RECORDS SHOWN
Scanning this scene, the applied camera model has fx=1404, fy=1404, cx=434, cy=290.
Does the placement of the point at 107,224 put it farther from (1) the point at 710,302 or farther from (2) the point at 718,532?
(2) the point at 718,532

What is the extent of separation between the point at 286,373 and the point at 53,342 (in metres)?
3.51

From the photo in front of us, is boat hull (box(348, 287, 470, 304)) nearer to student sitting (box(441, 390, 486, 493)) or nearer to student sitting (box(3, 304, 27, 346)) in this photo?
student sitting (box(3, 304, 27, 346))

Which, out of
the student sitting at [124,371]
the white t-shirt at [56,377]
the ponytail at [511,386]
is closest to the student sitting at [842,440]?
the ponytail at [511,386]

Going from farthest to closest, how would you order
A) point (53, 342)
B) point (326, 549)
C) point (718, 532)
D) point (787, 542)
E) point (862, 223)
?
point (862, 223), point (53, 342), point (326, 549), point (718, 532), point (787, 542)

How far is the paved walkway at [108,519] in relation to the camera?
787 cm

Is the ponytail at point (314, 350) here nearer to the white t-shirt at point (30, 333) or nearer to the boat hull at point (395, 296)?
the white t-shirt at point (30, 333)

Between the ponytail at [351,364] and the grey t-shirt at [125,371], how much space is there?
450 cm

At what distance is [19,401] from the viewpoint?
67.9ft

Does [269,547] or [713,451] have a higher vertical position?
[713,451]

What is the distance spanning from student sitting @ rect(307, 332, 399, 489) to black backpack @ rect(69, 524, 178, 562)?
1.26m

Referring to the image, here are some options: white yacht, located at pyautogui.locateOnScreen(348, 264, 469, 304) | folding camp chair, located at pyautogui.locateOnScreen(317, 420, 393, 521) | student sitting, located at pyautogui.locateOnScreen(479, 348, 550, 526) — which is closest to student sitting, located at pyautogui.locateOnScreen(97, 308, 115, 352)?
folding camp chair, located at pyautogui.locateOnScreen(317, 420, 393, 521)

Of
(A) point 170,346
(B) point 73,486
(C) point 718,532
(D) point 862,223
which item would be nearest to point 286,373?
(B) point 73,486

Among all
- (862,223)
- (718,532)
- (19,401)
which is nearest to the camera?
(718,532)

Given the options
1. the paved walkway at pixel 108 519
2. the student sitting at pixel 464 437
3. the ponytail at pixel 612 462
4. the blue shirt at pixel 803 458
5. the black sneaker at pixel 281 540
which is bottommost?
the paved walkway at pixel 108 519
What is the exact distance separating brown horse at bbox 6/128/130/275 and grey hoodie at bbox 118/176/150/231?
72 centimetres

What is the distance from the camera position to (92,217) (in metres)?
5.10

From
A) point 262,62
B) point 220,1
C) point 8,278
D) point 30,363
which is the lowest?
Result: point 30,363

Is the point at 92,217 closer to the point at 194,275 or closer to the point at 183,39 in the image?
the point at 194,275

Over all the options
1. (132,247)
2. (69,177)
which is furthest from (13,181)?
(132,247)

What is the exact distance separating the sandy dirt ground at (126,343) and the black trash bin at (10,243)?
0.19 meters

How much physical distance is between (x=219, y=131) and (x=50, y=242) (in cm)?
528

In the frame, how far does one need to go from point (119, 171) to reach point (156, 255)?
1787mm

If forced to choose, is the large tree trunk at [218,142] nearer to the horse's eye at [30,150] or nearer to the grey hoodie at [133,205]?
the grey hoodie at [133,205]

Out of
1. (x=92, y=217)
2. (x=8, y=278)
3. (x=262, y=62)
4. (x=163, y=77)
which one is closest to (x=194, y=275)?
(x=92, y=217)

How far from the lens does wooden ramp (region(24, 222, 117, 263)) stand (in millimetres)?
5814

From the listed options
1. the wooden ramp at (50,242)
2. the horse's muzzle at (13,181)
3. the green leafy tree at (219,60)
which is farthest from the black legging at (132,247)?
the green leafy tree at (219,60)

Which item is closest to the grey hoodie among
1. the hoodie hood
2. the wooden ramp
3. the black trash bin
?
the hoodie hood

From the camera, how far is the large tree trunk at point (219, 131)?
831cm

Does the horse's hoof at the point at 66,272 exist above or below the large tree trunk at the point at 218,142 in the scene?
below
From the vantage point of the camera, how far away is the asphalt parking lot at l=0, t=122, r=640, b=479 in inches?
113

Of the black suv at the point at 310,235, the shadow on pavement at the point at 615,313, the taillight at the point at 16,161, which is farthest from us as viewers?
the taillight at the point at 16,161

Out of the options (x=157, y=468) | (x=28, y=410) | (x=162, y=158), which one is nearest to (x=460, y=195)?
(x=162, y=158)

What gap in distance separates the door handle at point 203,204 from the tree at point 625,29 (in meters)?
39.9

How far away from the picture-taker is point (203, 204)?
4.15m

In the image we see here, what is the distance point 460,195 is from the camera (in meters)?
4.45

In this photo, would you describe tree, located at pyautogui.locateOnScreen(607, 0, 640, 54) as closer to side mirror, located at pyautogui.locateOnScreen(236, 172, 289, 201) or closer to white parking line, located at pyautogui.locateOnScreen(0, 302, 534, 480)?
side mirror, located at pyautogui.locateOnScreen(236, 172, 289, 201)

SET EXERCISE
Your task is to output the full set of records exactly as presented.

WRITTEN ANSWER
Scanning this scene, the applied camera model has fx=1404, fy=1404, cx=434, cy=290.
Does the placement of the point at 107,224 put it farther from (1) the point at 710,302 or farther from (2) the point at 718,532?
(2) the point at 718,532

What is the extent of separation between the point at 286,373 and the point at 53,342 (in metres)?
3.51

From the photo in front of us, is boat hull (box(348, 287, 470, 304)) nearer to student sitting (box(441, 390, 486, 493)) or nearer to student sitting (box(3, 304, 27, 346)) in this photo?
student sitting (box(3, 304, 27, 346))

Which, out of
the student sitting at [124,371]
the white t-shirt at [56,377]
the ponytail at [511,386]
is closest to the student sitting at [842,440]?
the ponytail at [511,386]

Going from farthest to closest, how would you order
A) point (53, 342)
B) point (326, 549)
C) point (718, 532)
D) point (787, 542)
E) point (862, 223)
?
point (862, 223), point (53, 342), point (326, 549), point (718, 532), point (787, 542)

How far is the paved walkway at [108,519] in relation to the camera?
787 cm

Is the ponytail at point (314, 350) here nearer to the white t-shirt at point (30, 333) or nearer to the boat hull at point (395, 296)?
the white t-shirt at point (30, 333)

Between the ponytail at [351,364] and the grey t-shirt at [125,371], how much space is there?
450 cm

At what distance is [19,401] from the viewpoint?
67.9ft

Does [269,547] or [713,451] have a higher vertical position?
[713,451]

What is the distance spanning from student sitting @ rect(307, 332, 399, 489) to black backpack @ rect(69, 524, 178, 562)?
1.26m

Referring to the image, here are some options: white yacht, located at pyautogui.locateOnScreen(348, 264, 469, 304) | folding camp chair, located at pyautogui.locateOnScreen(317, 420, 393, 521) | student sitting, located at pyautogui.locateOnScreen(479, 348, 550, 526) — which is closest to student sitting, located at pyautogui.locateOnScreen(97, 308, 115, 352)?
folding camp chair, located at pyautogui.locateOnScreen(317, 420, 393, 521)

Of
(A) point 170,346
(B) point 73,486
(C) point 718,532
(D) point 862,223
which item would be nearest to point 286,373?
(B) point 73,486

Among all
- (862,223)
- (718,532)
- (19,401)
which is nearest to the camera?
(718,532)

Given the options
1. the paved walkway at pixel 108 519
2. the student sitting at pixel 464 437
3. the ponytail at pixel 612 462
4. the blue shirt at pixel 803 458
5. the black sneaker at pixel 281 540
which is bottommost?
the paved walkway at pixel 108 519
What is the exact distance separating brown horse at bbox 6/128/130/275 and grey hoodie at bbox 118/176/150/231?
72 centimetres

What is the distance from the camera position to (92,217) (in metres)?
5.10

From
A) point 262,62
B) point 220,1
C) point 8,278
D) point 30,363
which is the lowest?
Result: point 30,363

Is the point at 92,217 closer to the point at 194,275 or closer to the point at 183,39 in the image?
the point at 194,275

Over all the options
1. (132,247)
2. (69,177)
which is furthest from (13,181)?
(132,247)

What is the exact distance separating the sandy dirt ground at (126,343) and the black trash bin at (10,243)?
0.19 meters

How much physical distance is between (x=219, y=131) and (x=50, y=242) (in cm)?
528

In the frame, how far does one need to go from point (119, 171) to reach point (156, 255)?
1787mm

If forced to choose, is the large tree trunk at [218,142] nearer to the horse's eye at [30,150] or nearer to the grey hoodie at [133,205]?
the grey hoodie at [133,205]

Out of
1. (x=92, y=217)
2. (x=8, y=278)
3. (x=262, y=62)
4. (x=163, y=77)
which one is closest to (x=194, y=275)?
(x=92, y=217)

How far from the lens does wooden ramp (region(24, 222, 117, 263)) stand (in millimetres)?
5814

From the listed options
1. the wooden ramp at (50,242)
2. the horse's muzzle at (13,181)
3. the green leafy tree at (219,60)
which is farthest from the black legging at (132,247)?
the green leafy tree at (219,60)

Which item is closest to the grey hoodie among
1. the hoodie hood
2. the wooden ramp
3. the black trash bin
?
the hoodie hood

From the camera, how far is the large tree trunk at point (219, 131)?
831cm

Does the horse's hoof at the point at 66,272 exist above or below the large tree trunk at the point at 218,142 in the scene?
below
From the vantage point of the camera, how far away is the asphalt parking lot at l=0, t=122, r=640, b=479 in inches?
113

Of the black suv at the point at 310,235, the shadow on pavement at the point at 615,313, the taillight at the point at 16,161, which is farthest from us as viewers?
the taillight at the point at 16,161

Out of the options (x=157, y=468) | (x=28, y=410) | (x=162, y=158), which one is nearest to (x=460, y=195)?
(x=162, y=158)

What gap in distance separates the door handle at point 203,204 from the tree at point 625,29 (in meters)?
39.9

How far away from the picture-taker is point (203, 204)?
4.15m

In the image we see here, what is the distance point 460,195 is from the camera (in meters)?
4.45

In this photo, would you describe tree, located at pyautogui.locateOnScreen(607, 0, 640, 54) as closer to side mirror, located at pyautogui.locateOnScreen(236, 172, 289, 201) or closer to white parking line, located at pyautogui.locateOnScreen(0, 302, 534, 480)?
side mirror, located at pyautogui.locateOnScreen(236, 172, 289, 201)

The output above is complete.